ARTIKEL.
────────────────

Analyse der Landtagswahlen in Rheinland-Pfalz und Baden-Württemberg
Wahlbriefe zur Landtagswahl in Baden-Württemberg
Wahlbriefe zur Landtagswahl in Baden-Württemberg © picture alliance/dpa | Marijan Murat

Selten wohl ist das Wort „Persönlichkeitswahl“ so berechtigt gebraucht worden, wie bezüglich der gestrigen Wahlen in Baden-Württemberg und Rheinland-Pfalz. Die überragenden Imagewerte von Ministerpräsidentin Dreyer in Rheinland-Pfalz und Ministerpräsident Kretschmann in Baden-Württemberg waren schon in den Umfragen vor der Wahl deutlich geworden: 71% der Befragten waren mit der Arbeit von Kretschmann zufrieden – der dritthöchste, in den letzten fünf Jahren gemessene Wert für eine/n Regierungschef/in vor einer Landtagswahl. 77% hielten ihn für einen guten Ministerpräsidenten. 69% sagten, sie würden in einer Direktwahl für Kretschmann stimmen. Er galt mehr als zwei Dritteln im Direktvergleich mit der CDU-Kandidatin als sympathischer, führungsstärker, kompetenter und glaubwürdiger. Ähnliches gilt für Malu Dreyer in Rheinland-Pfalz: Mit ihrer Arbeit waren 66% sehr zufrieden oder zufrieden. 57% würden sie bei einer Direktwahl bevorzugen. Gegenüber ihrem Gegenkandidaten Baldauf galt sie einer deutlichen Mehrheit als sympathischer, führungsstärker, kompetenter und glaubwürdiger.

Das Spitzenpersonal zieht die Parteien mit

Warum verdient das Erwähnung? In beiden Ländern profitierten die jeweiligen Parteien massiv von der Popularität des Spitzenpersonals: In Baden-Württemberg entschieden sich, laut Infratest dimap, 40% der Wählerinnen und Wähler aufgrund des Kandidaten, in Rheinland-Pfalz sogar 51% aufgrund der Kandidatin - beides im Vergleich zu anderen Landtagswahlen ausgesprochen hohe Werte. Der Wahlkampf beider Parteien war genau darauf zugeschnitten. In Rheinland-Pfalz hieß der SPD-Slogan „Wir mit ihr“, in Baden-Württemberg wiederholte Kretschmann den Merkelschen Wahlkampfsatz: „Sie kennen mich!“. Das reichte beiden.

So wurde kompensiert, dass die jeweiligen Parteien in der Meinung der Befragten (laut Infratest dimap) gar nicht so gut dastanden, wie es die Wahlergebnisse darstellen: Die SPD verlor in Rheinland-Pfalz massiv bei den jüngeren Wählerinnen und Wählern und massiv bei den Selbständigen. Ihr Programm war nur für 31% entscheidend. Die Beimessung an Themenkompetenz in wichtigen sozialdemokratischen Feldern, wie sozialer Gerechtigkeit, Arbeitsplätze, Schule/Bildung oder Wirtschaft ging massiv zurück. Fast zwei Drittel der Befragten meinten, die SPD stehe nicht mehr eindeutig auf der Seite der Arbeitnehmer und man wisse nicht, wofür die SPD inhaltlich stehe.

────────────────

AUFGABEN.
**1)** Gib den Teil der Wahlanalyse wörtlich wieder, der mit „Warum verdient das“ beginnt und bis „Das reichte beiden.“ reicht.
**2)** Mit welchem Slogan führte die SPD laut der Wahlanalyse ihren Wahlkampf in Rheinland-Pfalz?
**3)** Prüfe anhand der Wahlanalyse, ob die folgenden Aussagen zutreffen: (a) 77% hielten Kretschmann für einen guten Ministerpräsidenten. (b) Das Programm der SPD war in Rheinland-Pfalz für 51% entscheidend. (c) Mit der Arbeit von Malu Dreyer waren 66% sehr zufrieden oder zufrieden. Antworte jeweils mit Ja oder Nein und zitiere die entscheidenden Worte.

ANGEZEIGTE DATEN.
────────────────

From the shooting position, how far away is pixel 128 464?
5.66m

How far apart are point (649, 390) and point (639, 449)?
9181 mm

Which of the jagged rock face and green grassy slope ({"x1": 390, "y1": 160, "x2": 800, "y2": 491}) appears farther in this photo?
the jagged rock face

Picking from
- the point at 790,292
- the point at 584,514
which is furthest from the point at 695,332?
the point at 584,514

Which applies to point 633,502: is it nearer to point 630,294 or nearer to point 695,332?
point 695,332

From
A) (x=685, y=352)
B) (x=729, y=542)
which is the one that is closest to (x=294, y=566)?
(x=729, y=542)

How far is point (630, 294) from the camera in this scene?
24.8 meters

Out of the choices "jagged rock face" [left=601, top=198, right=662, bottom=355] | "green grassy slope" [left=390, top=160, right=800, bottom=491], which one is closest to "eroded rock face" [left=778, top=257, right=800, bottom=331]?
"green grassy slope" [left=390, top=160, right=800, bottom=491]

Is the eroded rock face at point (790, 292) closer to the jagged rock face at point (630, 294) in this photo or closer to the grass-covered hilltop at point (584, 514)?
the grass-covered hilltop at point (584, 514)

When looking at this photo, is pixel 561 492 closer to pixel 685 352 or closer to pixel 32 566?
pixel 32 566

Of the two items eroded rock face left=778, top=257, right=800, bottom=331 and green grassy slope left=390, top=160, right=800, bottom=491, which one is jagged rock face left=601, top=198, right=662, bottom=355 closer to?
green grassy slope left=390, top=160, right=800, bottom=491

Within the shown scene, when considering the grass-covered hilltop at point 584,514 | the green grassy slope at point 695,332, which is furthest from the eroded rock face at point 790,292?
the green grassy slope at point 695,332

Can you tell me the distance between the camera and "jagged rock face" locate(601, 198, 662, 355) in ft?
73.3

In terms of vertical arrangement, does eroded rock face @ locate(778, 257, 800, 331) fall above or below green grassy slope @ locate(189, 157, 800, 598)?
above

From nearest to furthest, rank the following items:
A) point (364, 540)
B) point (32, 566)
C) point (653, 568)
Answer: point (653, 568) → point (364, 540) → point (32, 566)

────────────────

LÖSUNGEN.
**1)**
Warum verdient das Erwähnung? In beiden Ländern profitierten die jeweiligen Parteien massiv von der Popularität des Spitzenpersonals: In Baden-Württemberg entschieden sich, laut Infratest dimap, 40% der Wählerinnen und Wähler aufgrund des Kandidaten, in Rheinland-Pfalz sogar 51% aufgrund der Kandidatin - beides im Vergleich zu anderen Landtagswahlen ausgesprochen hohe Werte. Der Wahlkampf beider Parteien war genau darauf zugeschnitten. In Rheinland-Pfalz hieß der SPD-Slogan „Wir mit ihr“, in Baden-Württemberg wiederholte Kretschmann den Merkelschen Wahlkampfsatz: „Sie kennen mich!“. Das reichte beiden.

**2)** „Wir mit ihr“

**3)**
(a) Ja: „77% hielten ihn für einen guten Ministerpräsidenten.“
(b) Nein: „Ihr Programm war nur für 31% entscheidend.“
(c) Ja: „Mit ihrer Arbeit waren 66% sehr zufrieden oder zufrieden.“